Standard classification uses the threshold and distance parameters defined at the project level to decide whether a document can be classified.
- Threshold defines the minimum confidence level.
- Distance defines the minimum difference in confidence between the best class and the second-best competitor.
Both requirements must meet to classify a document.
Example using the maximum method
Class | Result |
---|---|
Class A | 88 |
Class B | 67 |
Class C | 63 |
The threshold is set to 70 and the distance is set to 20.
Result
- Class A is the best class. The confidence for class A is above the threshold.
- Class B is the second-best class. The distance to class A is 21. This is just above the required distance.
- The document is assigned to class A.
Example using the average method
Class | Result |
---|---|
Class A | 78 |
Class B | 63.5 |
Class C | 62.5 |
The threshold is set to 70 and the distance is set to 20.
Result
- Class A is the best class.

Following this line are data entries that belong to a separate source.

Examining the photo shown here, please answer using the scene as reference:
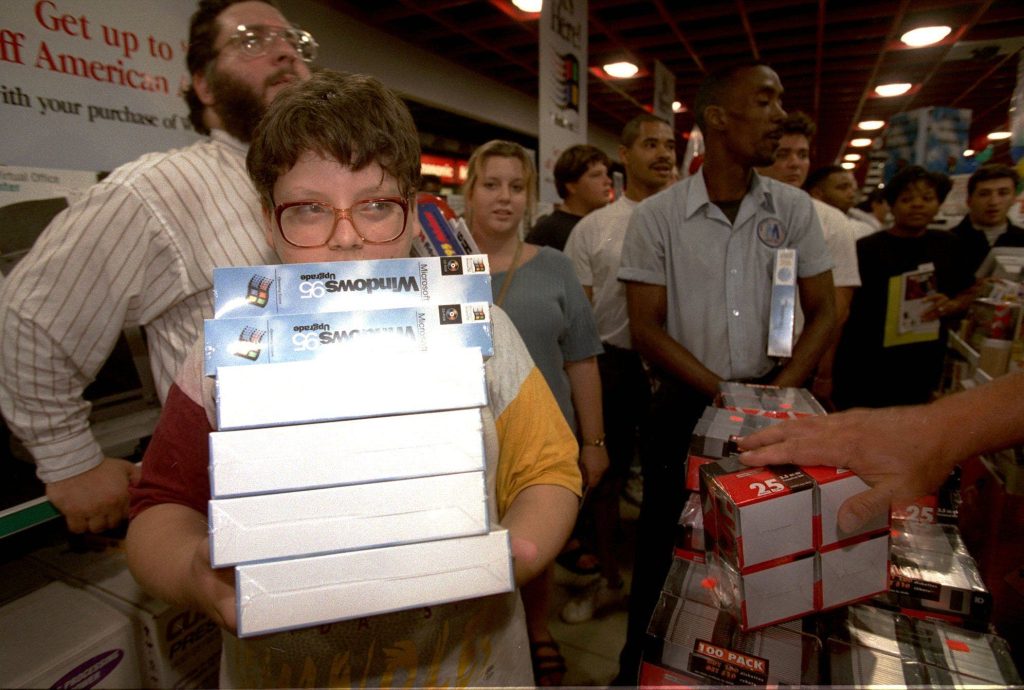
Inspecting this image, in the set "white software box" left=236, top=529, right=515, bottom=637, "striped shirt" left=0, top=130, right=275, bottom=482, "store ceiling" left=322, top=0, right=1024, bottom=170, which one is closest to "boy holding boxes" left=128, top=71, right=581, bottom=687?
"white software box" left=236, top=529, right=515, bottom=637

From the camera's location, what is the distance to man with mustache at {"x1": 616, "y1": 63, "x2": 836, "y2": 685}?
2.06 meters

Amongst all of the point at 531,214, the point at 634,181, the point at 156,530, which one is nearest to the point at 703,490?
the point at 156,530

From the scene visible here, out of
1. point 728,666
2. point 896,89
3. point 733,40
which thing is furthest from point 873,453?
point 733,40

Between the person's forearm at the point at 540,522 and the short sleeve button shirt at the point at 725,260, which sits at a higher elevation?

The confidence for class A is above the threshold.
- Class B is the second-best class. The distance to class A is 14.5. This is just below the required distance.

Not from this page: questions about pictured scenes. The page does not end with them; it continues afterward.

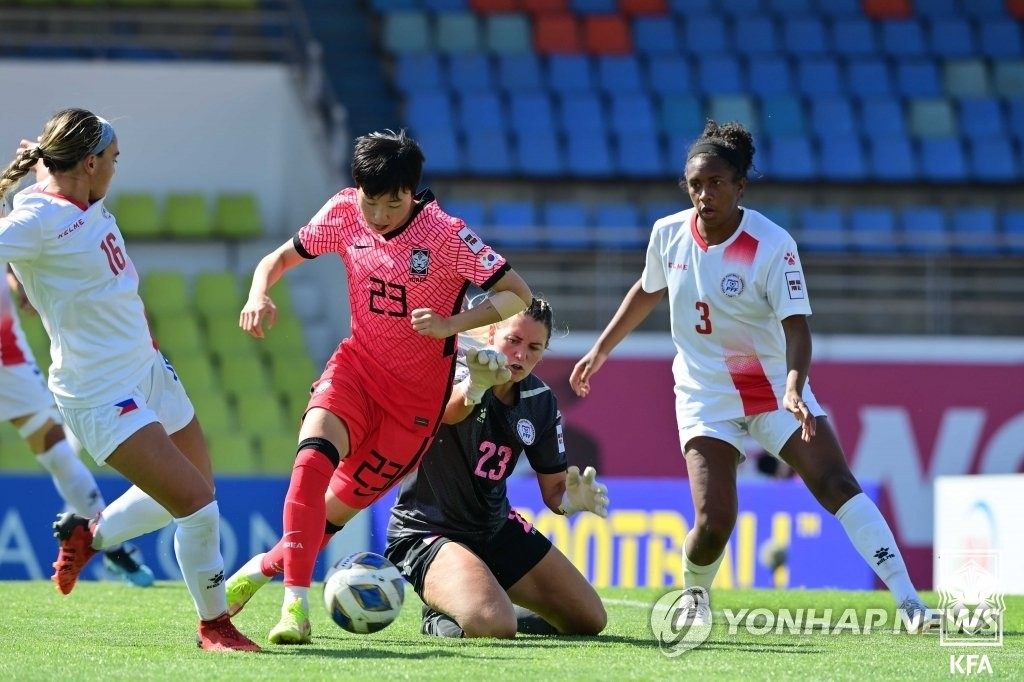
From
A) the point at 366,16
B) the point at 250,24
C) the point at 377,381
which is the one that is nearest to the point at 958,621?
the point at 377,381

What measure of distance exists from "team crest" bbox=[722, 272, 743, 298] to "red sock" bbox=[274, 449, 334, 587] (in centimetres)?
196

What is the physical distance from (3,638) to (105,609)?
1.25 metres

- The document cannot be classified using standard classification.
Example using the weighted distance method
Class | Result |
---|---|
Class A | 68 |
Class B | 18 |
Class C | 8 |
The threshold is set to 70 and the distance is set to 20.
Result
- Class A is the best class. Confidence for class A is below the threshold.
- Distances to the next classes are very high.
- The document cannot be classified using standard classification.
If you use the weighted distance method, you probably have to work with smaller thresholds to obtain a satisfactory fraction of classified documents.